## What needs to be done
Could you copy every one of the lines below word for word, leaving the pictures out of your copy?

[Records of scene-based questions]

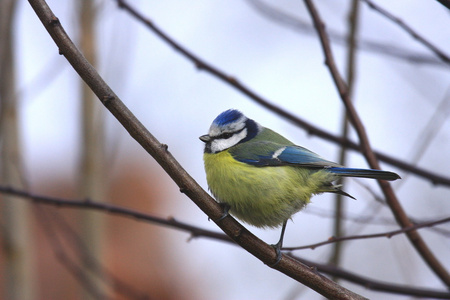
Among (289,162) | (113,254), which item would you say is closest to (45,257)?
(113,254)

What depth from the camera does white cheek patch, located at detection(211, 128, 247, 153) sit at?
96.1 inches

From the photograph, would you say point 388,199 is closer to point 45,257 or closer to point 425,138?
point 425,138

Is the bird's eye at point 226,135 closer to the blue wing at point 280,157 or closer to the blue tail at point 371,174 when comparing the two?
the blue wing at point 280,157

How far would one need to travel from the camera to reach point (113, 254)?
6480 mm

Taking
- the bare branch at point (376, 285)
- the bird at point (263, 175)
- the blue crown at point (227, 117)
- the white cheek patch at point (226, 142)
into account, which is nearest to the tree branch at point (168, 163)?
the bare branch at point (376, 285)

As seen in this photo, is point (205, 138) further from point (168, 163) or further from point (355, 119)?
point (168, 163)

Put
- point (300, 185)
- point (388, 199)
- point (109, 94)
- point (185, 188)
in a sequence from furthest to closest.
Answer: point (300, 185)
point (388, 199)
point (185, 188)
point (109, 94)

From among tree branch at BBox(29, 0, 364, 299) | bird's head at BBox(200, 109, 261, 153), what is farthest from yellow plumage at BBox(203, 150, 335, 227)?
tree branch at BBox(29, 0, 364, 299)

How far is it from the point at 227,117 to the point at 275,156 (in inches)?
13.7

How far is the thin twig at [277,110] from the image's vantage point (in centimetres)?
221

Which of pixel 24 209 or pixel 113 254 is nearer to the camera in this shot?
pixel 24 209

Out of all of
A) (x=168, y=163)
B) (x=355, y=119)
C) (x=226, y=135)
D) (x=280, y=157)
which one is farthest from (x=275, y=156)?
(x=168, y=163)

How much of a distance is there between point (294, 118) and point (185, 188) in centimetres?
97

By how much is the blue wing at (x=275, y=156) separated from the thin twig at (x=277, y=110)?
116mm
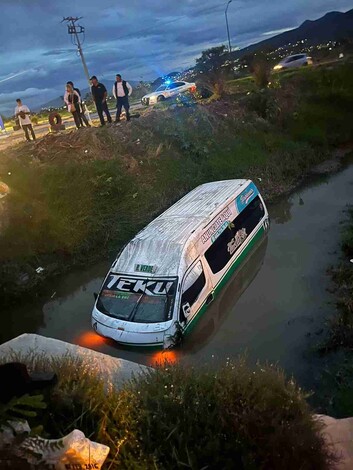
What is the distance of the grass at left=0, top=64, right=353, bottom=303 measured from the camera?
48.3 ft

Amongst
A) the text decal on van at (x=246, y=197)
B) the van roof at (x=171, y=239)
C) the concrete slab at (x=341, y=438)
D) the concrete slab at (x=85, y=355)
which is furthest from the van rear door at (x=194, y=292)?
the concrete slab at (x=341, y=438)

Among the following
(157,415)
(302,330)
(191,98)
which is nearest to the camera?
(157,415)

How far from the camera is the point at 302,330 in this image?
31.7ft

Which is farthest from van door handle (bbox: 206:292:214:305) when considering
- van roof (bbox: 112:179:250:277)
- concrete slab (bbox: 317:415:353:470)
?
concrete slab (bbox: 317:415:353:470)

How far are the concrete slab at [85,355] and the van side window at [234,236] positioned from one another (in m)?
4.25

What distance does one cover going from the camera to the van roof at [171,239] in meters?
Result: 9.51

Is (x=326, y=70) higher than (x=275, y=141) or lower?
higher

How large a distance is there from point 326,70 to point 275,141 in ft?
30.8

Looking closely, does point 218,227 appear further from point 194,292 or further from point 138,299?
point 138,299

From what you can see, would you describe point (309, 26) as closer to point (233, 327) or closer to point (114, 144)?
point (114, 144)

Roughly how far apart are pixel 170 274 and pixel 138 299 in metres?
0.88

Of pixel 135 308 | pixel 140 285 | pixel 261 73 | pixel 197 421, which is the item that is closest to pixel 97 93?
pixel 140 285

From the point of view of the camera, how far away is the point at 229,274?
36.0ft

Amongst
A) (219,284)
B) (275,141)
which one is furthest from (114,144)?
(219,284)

## Result of the task
Among (289,162) | (113,254), which item would you say is closest to (45,257)?
(113,254)

What depth from the camera does white cheek patch, located at detection(211, 128, 247, 153) sit at?
96.1 inches

From the photograph, would you say point 388,199 is closer to point 45,257 or closer to point 425,138?
point 425,138

Is the bird's eye at point 226,135 closer to the blue wing at point 280,157 or closer to the blue tail at point 371,174 when comparing the two?
the blue wing at point 280,157

How far would one need to travel from the camera to reach point (113, 254)?
6480 mm

Taking
- the bare branch at point (376, 285)
- the bird at point (263, 175)
- the blue crown at point (227, 117)
- the white cheek patch at point (226, 142)
into account, which is nearest to the tree branch at point (168, 163)?
the bare branch at point (376, 285)

As seen in this photo, is point (205, 138) further from point (168, 163) or further from point (355, 119)?
point (168, 163)

Put
- point (300, 185)
- point (388, 199)
- point (109, 94)
- point (185, 188)
in a sequence from furthest to closest.
Answer: point (300, 185)
point (388, 199)
point (185, 188)
point (109, 94)

From among tree branch at BBox(29, 0, 364, 299) | bird's head at BBox(200, 109, 261, 153), what is farthest from yellow plumage at BBox(203, 150, 335, 227)?
tree branch at BBox(29, 0, 364, 299)

How far is it from the point at 227,117 to the point at 275,156 (in inches)?
13.7

How far is the thin twig at [277,110] from the image's vantage point (in centimetres)?
221

Which of pixel 24 209 or pixel 113 254 is nearer to the camera in this shot?
pixel 24 209

Out of all of
A) (x=168, y=163)
B) (x=355, y=119)
C) (x=226, y=135)
D) (x=280, y=157)
which one is farthest from (x=275, y=156)?
(x=168, y=163)

How much of a distance is there between point (294, 118) and point (185, 188) in centimetres?
97

By how much is the blue wing at (x=275, y=156) separated from the thin twig at (x=277, y=110)?
116mm
What is the distance of the grass at left=0, top=64, right=353, bottom=303 measured from the camera?
48.3 ft

Amongst
A) the text decal on van at (x=246, y=197)
B) the van roof at (x=171, y=239)
C) the concrete slab at (x=341, y=438)
D) the concrete slab at (x=85, y=355)
which is furthest from the van rear door at (x=194, y=292)?
the concrete slab at (x=341, y=438)

Among the following
(157,415)
(302,330)
(191,98)
which is nearest to the camera?
(157,415)

How far from the camera is the point at 302,330 in this image?
31.7ft

Which is farthest from van door handle (bbox: 206:292:214:305) when considering
- van roof (bbox: 112:179:250:277)
- concrete slab (bbox: 317:415:353:470)
?
concrete slab (bbox: 317:415:353:470)

How far are the concrete slab at [85,355] and the van side window at [234,236] positioned from one another (in m)?
4.25

What distance does one cover going from the camera to the van roof at [171,239] in meters?
Result: 9.51

Is (x=326, y=70) higher than (x=275, y=141) or lower?
higher

How large a distance is there from point 326,70 to point 275,141 in ft?
30.8

Looking closely, does point 218,227 appear further from point 194,292 or further from point 138,299?
point 138,299

From what you can see, would you describe point (309, 26) as closer to point (233, 327) or closer to point (114, 144)?
point (114, 144)

Roughly how far apart are pixel 170 274 and pixel 138 299 in metres?
0.88

Of pixel 135 308 | pixel 140 285 | pixel 261 73 | pixel 197 421, which is the item that is closest to pixel 97 93?
pixel 140 285

From the point of view of the camera, how far away is the point at 229,274?
36.0ft

Amongst
A) (219,284)
B) (275,141)
which one is furthest from (114,144)?
(219,284)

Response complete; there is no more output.